Data records
## Begin

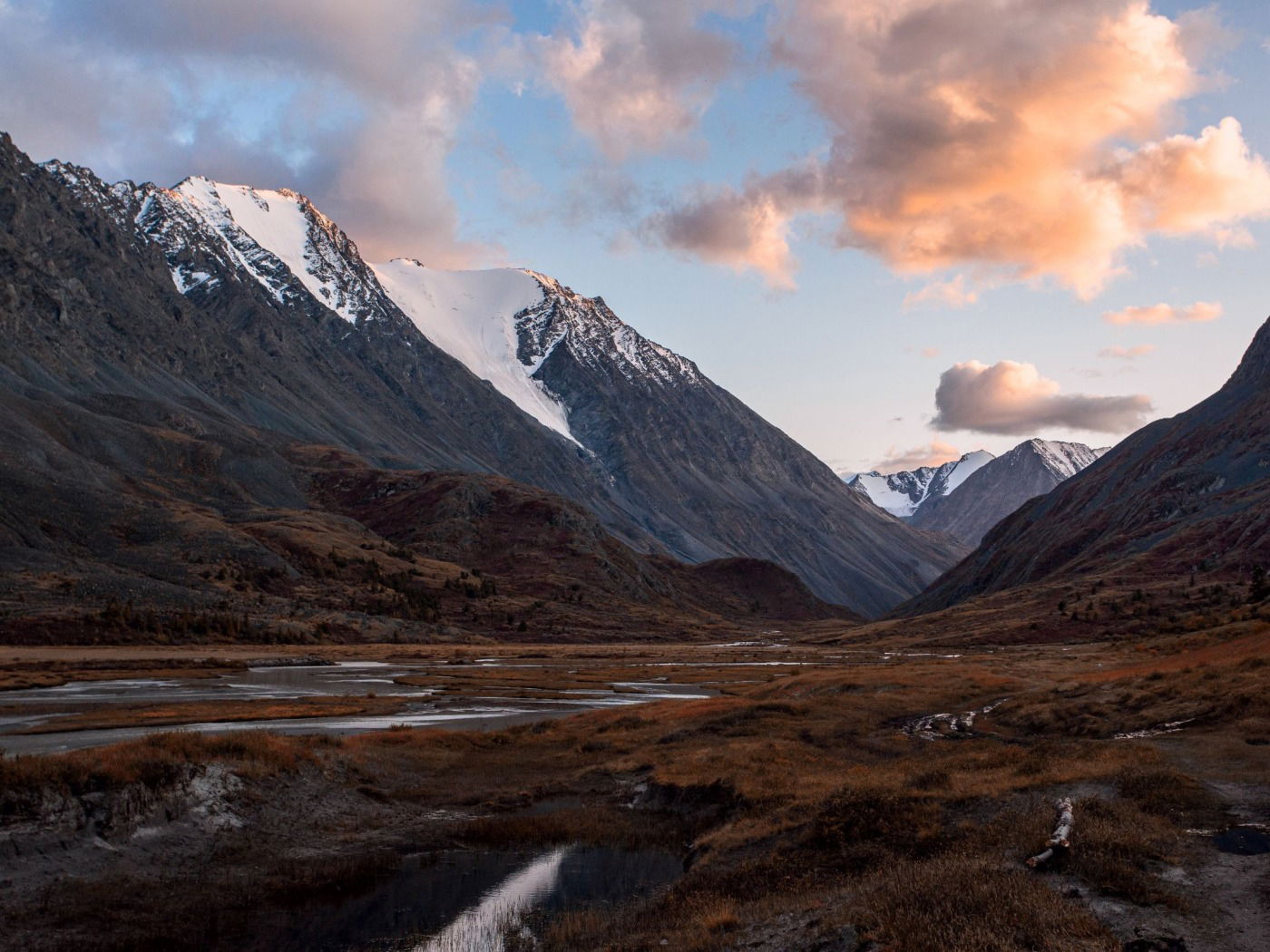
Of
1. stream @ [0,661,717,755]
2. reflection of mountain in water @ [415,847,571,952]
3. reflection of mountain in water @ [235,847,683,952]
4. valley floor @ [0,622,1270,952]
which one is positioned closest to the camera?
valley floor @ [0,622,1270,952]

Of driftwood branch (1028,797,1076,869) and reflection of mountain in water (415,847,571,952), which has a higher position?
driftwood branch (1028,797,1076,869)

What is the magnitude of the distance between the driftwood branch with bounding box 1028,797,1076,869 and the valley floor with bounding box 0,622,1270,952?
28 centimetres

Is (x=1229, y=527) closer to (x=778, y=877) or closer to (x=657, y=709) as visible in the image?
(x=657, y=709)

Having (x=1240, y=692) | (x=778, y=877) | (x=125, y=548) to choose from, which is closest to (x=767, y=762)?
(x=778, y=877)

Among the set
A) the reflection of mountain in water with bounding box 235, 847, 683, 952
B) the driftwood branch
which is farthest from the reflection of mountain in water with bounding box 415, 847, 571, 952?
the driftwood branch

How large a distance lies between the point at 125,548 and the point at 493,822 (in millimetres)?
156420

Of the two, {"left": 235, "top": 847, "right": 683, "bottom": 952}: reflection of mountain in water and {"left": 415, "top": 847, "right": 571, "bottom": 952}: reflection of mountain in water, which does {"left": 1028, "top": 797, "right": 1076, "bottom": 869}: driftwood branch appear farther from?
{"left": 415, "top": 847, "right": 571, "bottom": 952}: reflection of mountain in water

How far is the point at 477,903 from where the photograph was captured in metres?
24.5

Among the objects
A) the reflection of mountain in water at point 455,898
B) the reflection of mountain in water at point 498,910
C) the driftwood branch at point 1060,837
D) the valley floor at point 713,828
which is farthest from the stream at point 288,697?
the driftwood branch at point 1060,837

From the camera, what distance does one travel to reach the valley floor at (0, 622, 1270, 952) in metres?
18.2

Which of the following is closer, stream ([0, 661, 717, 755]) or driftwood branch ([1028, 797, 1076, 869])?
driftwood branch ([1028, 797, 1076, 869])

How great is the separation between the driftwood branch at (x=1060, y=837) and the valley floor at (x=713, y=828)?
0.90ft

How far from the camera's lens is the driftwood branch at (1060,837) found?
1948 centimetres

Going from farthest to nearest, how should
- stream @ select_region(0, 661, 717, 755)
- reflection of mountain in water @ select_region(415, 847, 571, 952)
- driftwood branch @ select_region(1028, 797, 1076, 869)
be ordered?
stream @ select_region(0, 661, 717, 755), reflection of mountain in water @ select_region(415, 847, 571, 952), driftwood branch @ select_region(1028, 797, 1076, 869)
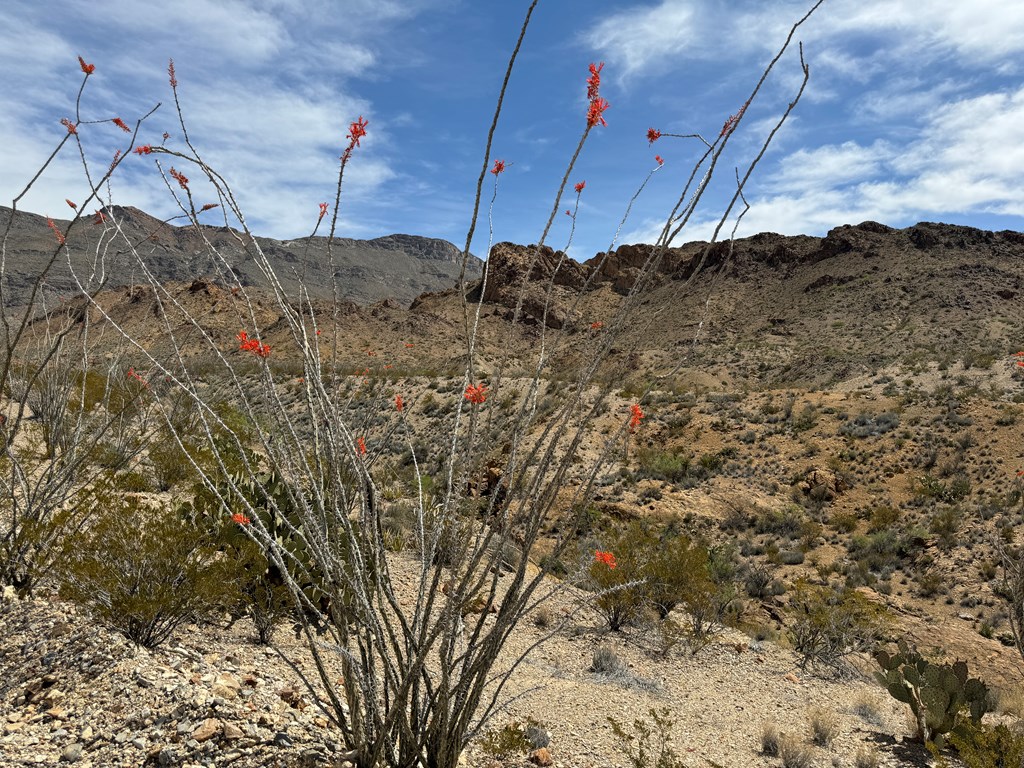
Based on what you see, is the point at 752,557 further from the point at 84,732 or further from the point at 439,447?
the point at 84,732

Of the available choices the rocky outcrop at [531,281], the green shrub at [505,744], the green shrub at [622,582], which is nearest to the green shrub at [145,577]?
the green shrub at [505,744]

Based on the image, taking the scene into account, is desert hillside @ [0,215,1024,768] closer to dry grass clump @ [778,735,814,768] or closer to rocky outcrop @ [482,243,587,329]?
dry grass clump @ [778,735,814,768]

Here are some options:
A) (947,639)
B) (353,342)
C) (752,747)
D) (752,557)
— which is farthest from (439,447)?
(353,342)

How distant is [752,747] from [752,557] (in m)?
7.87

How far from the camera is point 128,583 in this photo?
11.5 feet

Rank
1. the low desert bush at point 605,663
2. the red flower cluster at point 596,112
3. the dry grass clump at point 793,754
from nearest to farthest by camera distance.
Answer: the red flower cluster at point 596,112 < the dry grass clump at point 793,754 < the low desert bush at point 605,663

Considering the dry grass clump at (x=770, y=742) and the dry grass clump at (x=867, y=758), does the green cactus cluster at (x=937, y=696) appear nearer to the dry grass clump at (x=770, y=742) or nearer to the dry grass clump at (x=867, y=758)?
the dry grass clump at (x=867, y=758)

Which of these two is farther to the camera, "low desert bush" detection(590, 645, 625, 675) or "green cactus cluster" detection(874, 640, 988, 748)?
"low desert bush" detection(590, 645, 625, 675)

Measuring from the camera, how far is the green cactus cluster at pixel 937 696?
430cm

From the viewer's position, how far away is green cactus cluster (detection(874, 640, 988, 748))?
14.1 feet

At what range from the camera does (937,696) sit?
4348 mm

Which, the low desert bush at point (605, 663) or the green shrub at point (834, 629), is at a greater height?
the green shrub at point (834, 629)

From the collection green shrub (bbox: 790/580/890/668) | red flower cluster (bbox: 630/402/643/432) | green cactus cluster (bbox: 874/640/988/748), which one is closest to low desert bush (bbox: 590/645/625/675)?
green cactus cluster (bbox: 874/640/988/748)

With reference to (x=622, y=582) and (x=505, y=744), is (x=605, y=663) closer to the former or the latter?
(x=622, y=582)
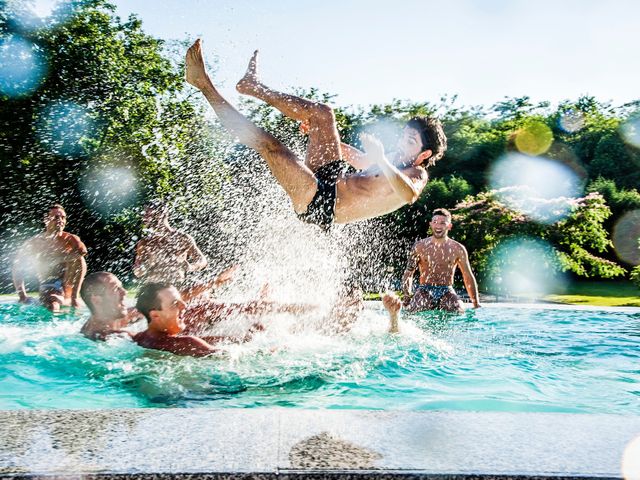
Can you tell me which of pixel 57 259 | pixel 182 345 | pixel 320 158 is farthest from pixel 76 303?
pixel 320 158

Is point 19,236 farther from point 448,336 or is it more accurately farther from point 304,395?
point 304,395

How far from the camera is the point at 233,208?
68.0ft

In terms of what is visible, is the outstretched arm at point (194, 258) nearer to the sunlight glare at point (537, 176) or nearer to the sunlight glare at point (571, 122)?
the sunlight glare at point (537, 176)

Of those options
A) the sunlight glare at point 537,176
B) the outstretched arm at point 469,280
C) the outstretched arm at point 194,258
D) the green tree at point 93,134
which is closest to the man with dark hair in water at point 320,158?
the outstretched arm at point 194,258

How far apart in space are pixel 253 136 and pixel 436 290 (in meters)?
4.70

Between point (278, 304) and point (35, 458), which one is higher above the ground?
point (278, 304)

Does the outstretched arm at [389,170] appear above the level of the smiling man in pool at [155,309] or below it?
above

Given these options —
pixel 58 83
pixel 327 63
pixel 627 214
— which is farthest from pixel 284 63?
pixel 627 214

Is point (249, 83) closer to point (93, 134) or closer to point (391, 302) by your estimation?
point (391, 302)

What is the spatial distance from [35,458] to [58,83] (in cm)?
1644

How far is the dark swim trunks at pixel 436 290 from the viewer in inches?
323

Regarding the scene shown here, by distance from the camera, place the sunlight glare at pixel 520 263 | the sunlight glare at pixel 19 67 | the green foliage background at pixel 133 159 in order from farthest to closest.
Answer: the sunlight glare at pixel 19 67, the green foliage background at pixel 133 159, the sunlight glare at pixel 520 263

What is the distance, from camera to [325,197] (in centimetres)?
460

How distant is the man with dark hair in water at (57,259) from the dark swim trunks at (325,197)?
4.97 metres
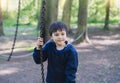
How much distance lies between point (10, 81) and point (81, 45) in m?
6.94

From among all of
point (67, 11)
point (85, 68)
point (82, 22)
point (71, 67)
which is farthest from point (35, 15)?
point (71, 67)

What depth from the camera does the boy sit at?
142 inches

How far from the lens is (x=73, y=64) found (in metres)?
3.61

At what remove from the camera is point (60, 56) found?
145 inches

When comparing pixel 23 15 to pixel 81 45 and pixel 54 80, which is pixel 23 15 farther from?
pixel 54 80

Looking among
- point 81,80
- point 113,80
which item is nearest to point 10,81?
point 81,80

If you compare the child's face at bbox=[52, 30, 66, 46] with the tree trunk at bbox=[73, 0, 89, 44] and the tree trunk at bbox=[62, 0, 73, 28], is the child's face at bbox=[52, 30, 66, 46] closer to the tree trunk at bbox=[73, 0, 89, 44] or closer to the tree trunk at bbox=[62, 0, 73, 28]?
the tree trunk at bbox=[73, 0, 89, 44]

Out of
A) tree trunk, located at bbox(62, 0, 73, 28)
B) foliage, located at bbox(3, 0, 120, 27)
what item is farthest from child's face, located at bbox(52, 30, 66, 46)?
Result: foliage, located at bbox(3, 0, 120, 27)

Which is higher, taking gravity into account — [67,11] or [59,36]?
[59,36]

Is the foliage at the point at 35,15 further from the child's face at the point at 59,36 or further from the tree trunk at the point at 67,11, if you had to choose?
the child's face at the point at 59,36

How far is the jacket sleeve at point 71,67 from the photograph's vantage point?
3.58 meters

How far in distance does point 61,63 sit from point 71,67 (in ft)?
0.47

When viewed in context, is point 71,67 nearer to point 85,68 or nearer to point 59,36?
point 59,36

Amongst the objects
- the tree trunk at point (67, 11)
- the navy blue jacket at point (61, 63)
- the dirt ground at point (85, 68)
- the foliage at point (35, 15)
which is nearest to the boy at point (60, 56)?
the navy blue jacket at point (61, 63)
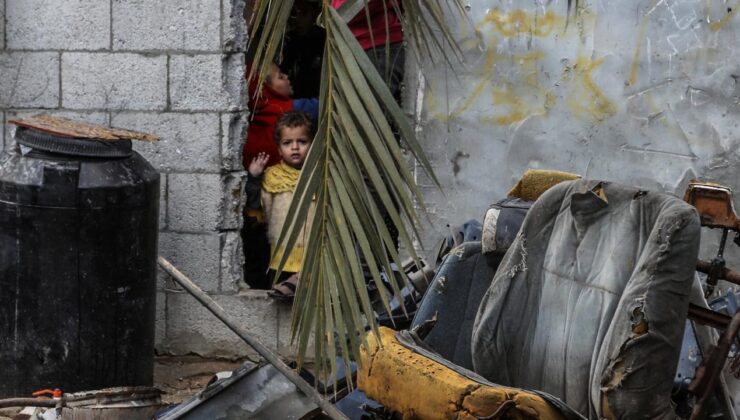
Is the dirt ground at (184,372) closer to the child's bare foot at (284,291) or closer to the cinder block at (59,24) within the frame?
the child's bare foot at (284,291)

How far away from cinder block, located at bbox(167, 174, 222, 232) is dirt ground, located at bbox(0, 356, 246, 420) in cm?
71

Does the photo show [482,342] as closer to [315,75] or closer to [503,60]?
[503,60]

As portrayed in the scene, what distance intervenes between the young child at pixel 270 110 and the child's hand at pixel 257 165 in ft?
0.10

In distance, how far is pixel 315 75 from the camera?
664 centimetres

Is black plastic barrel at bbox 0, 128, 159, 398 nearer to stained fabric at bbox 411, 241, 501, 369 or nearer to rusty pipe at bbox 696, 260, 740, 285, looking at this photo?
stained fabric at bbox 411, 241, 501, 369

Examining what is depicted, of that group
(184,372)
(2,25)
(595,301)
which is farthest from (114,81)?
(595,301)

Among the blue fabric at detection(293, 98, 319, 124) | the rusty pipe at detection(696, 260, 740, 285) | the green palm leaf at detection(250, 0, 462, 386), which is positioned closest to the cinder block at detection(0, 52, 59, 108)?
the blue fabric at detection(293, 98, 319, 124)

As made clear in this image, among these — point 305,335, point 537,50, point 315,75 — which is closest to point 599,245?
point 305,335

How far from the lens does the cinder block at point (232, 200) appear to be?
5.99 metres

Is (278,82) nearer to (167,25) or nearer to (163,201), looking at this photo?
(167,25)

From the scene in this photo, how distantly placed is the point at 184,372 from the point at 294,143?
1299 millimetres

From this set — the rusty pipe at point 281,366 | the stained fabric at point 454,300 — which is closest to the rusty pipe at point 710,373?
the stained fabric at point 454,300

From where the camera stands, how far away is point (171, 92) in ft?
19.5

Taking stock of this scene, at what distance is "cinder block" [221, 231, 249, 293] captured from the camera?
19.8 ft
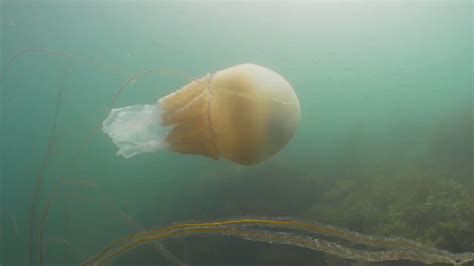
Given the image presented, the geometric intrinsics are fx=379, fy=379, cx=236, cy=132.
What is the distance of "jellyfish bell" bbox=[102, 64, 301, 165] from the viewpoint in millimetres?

## End

- [Exercise description] Output the lines from the start of the data records through the line with "28 centimetres", both included, copied word for word. Leave the pictures out of your answer.

- [Full response]
Of
1. stream @ [0,661,717,755]
2. reflection of mountain in water @ [415,847,571,952]
3. reflection of mountain in water @ [235,847,683,952]
4. valley floor @ [0,622,1270,952]
which one is positioned closest to the camera?
valley floor @ [0,622,1270,952]

Of driftwood branch (1028,797,1076,869) and reflection of mountain in water (415,847,571,952), which has a higher position?
driftwood branch (1028,797,1076,869)

What is the magnitude of the distance between the driftwood branch with bounding box 1028,797,1076,869 and the valley floor with bounding box 0,622,1270,952?
28 centimetres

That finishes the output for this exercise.